● DATA PROVIDED
__________

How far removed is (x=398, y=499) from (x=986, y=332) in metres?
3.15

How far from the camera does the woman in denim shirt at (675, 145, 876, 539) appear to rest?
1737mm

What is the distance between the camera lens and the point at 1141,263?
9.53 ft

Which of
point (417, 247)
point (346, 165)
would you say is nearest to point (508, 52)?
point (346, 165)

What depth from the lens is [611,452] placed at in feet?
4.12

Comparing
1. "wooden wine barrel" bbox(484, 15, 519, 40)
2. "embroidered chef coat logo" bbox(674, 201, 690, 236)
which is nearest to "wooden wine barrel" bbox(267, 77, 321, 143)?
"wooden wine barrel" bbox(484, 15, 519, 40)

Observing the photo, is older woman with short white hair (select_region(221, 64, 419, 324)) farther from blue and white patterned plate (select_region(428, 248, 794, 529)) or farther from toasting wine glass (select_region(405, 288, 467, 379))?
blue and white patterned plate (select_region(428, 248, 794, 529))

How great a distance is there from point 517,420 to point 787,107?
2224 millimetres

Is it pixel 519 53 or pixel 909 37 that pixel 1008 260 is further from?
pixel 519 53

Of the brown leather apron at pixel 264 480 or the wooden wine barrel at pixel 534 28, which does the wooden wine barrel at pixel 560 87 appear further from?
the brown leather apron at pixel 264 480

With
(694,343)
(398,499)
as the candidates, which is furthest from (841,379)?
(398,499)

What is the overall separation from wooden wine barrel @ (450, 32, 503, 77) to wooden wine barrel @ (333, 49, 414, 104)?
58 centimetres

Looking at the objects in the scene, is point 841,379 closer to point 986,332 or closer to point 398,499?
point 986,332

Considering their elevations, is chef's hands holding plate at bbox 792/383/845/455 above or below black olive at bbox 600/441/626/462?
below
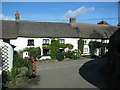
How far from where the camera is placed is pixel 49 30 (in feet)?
92.1

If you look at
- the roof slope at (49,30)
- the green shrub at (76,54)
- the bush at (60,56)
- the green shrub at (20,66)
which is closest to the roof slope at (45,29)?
the roof slope at (49,30)

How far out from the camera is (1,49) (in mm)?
10164

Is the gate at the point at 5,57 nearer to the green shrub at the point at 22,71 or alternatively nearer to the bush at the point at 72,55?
the green shrub at the point at 22,71

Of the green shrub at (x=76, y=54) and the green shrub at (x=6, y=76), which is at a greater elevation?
the green shrub at (x=76, y=54)

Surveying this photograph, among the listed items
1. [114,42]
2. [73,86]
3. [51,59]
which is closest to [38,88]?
[73,86]

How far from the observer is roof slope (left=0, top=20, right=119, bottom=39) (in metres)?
25.0

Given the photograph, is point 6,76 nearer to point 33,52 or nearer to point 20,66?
point 20,66

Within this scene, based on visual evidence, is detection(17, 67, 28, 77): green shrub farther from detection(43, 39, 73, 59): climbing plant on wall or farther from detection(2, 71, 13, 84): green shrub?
detection(43, 39, 73, 59): climbing plant on wall

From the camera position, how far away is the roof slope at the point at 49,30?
82.1ft

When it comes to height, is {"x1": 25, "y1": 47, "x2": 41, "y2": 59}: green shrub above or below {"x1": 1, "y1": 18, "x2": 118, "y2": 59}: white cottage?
below

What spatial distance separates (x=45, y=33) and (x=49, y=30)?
1.67m

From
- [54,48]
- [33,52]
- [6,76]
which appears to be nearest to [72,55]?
[54,48]

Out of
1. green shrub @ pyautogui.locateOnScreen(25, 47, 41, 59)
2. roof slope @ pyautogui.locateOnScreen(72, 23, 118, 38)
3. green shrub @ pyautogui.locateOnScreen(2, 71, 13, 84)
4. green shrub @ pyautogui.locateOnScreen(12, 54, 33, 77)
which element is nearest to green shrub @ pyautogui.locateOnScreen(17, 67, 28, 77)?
green shrub @ pyautogui.locateOnScreen(12, 54, 33, 77)

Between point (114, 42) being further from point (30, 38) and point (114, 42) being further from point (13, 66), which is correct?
point (30, 38)
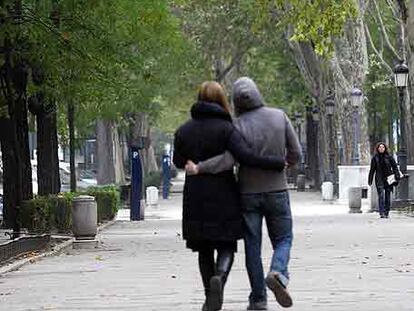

__________

● TASK DESCRIPTION
Put every line of the rows above into a numbered list, skipping blank lines and leaving out the pictures.

● RESPONSE TO THE TASK
1. How far removed is (x=398, y=499) from (x=986, y=332) in metres?
2. 3.15
3. How far from the camera does the woman in denim shirt at (675, 145, 876, 539) appear to rest?
4. 1737mm
5. What is the distance between the camera lens and the point at 1141,263?
6. 9.53 ft
7. Which of
8. point (417, 247)
9. point (346, 165)
10. would you say is nearest to point (508, 52)?
11. point (346, 165)
12. What depth from the lens is [611,452] placed at in feet?
13. 4.12
14. Comparing
15. 1. "wooden wine barrel" bbox(484, 15, 519, 40)
16. 2. "embroidered chef coat logo" bbox(674, 201, 690, 236)
17. which is nearest to "wooden wine barrel" bbox(267, 77, 321, 143)?
18. "wooden wine barrel" bbox(484, 15, 519, 40)
19. Observing the photo, is older woman with short white hair (select_region(221, 64, 419, 324)) farther from blue and white patterned plate (select_region(428, 248, 794, 529)) or farther from toasting wine glass (select_region(405, 288, 467, 379))?
20. blue and white patterned plate (select_region(428, 248, 794, 529))
21. How great a distance is there from point 517,420 to point 787,107?
22. 2224 millimetres
23. Is it pixel 519 53 or pixel 909 37 that pixel 1008 260 is further from?
24. pixel 519 53
25. Of the brown leather apron at pixel 264 480 or the wooden wine barrel at pixel 534 28, which does the wooden wine barrel at pixel 560 87 appear further from?
26. the brown leather apron at pixel 264 480
27. With
28. (694,343)
29. (398,499)
30. as the candidates, which is furthest from (841,379)?
31. (398,499)
32. What is the overall separation from wooden wine barrel @ (450, 32, 503, 77) to wooden wine barrel @ (333, 49, 414, 104)?
33. 58 centimetres
34. Looking at the objects in the scene, is point 841,379 closer to point 986,332 or closer to point 398,499?
35. point 986,332
36. Considering their elevations, is chef's hands holding plate at bbox 792/383/845/455 above or below black olive at bbox 600/441/626/462?
37. below
38. How far from where the camera is placed is pixel 49 30 (in feet)?
39. 92.1
40. If you look at
41. - the roof slope at (49,30)
42. - the green shrub at (76,54)
43. - the bush at (60,56)
44. - the green shrub at (20,66)
45. which is closest to the roof slope at (45,29)?
46. the roof slope at (49,30)
47. How far out from the camera is (1,49) (in mm)?
48. 10164
49. Is the gate at the point at 5,57 nearer to the green shrub at the point at 22,71 or alternatively nearer to the bush at the point at 72,55?
50. the green shrub at the point at 22,71
51. Of the green shrub at (x=76, y=54) and the green shrub at (x=6, y=76), which is at a greater elevation?
52. the green shrub at (x=76, y=54)
53. Surveying this photograph, among the listed items
54. 1. [114,42]
55. 2. [73,86]
56. 3. [51,59]
57. which is closest to [38,88]?
58. [73,86]
59. How far from the observer is roof slope (left=0, top=20, right=119, bottom=39) (in metres)?
60. 25.0
61. Given the photograph, is point 6,76 nearer to point 33,52 or nearer to point 20,66?
62. point 20,66
63. Within this scene, based on visual evidence, is detection(17, 67, 28, 77): green shrub farther from detection(43, 39, 73, 59): climbing plant on wall or farther from detection(2, 71, 13, 84): green shrub?
64. detection(43, 39, 73, 59): climbing plant on wall
65. From the camera position, how far away is the roof slope at the point at 49,30?
66. 82.1ft
67. When it comes to height, is {"x1": 25, "y1": 47, "x2": 41, "y2": 59}: green shrub above or below {"x1": 1, "y1": 18, "x2": 118, "y2": 59}: white cottage?
68. below
69. What spatial distance separates (x=45, y=33) and (x=49, y=30)?
70. 1.67m
71. From
72. - [54,48]
73. - [33,52]
74. - [6,76]
75. which appears to be nearest to [72,55]?
76. [54,48]
77. Out of
78. 1. green shrub @ pyautogui.locateOnScreen(25, 47, 41, 59)
79. 2. roof slope @ pyautogui.locateOnScreen(72, 23, 118, 38)
80. 3. green shrub @ pyautogui.locateOnScreen(2, 71, 13, 84)
81. 4. green shrub @ pyautogui.locateOnScreen(12, 54, 33, 77)
82. which element is nearest to green shrub @ pyautogui.locateOnScreen(17, 67, 28, 77)?
83. green shrub @ pyautogui.locateOnScreen(12, 54, 33, 77)
84. Between point (114, 42) being further from point (30, 38) and point (114, 42) being further from point (13, 66), which is correct?
85. point (30, 38)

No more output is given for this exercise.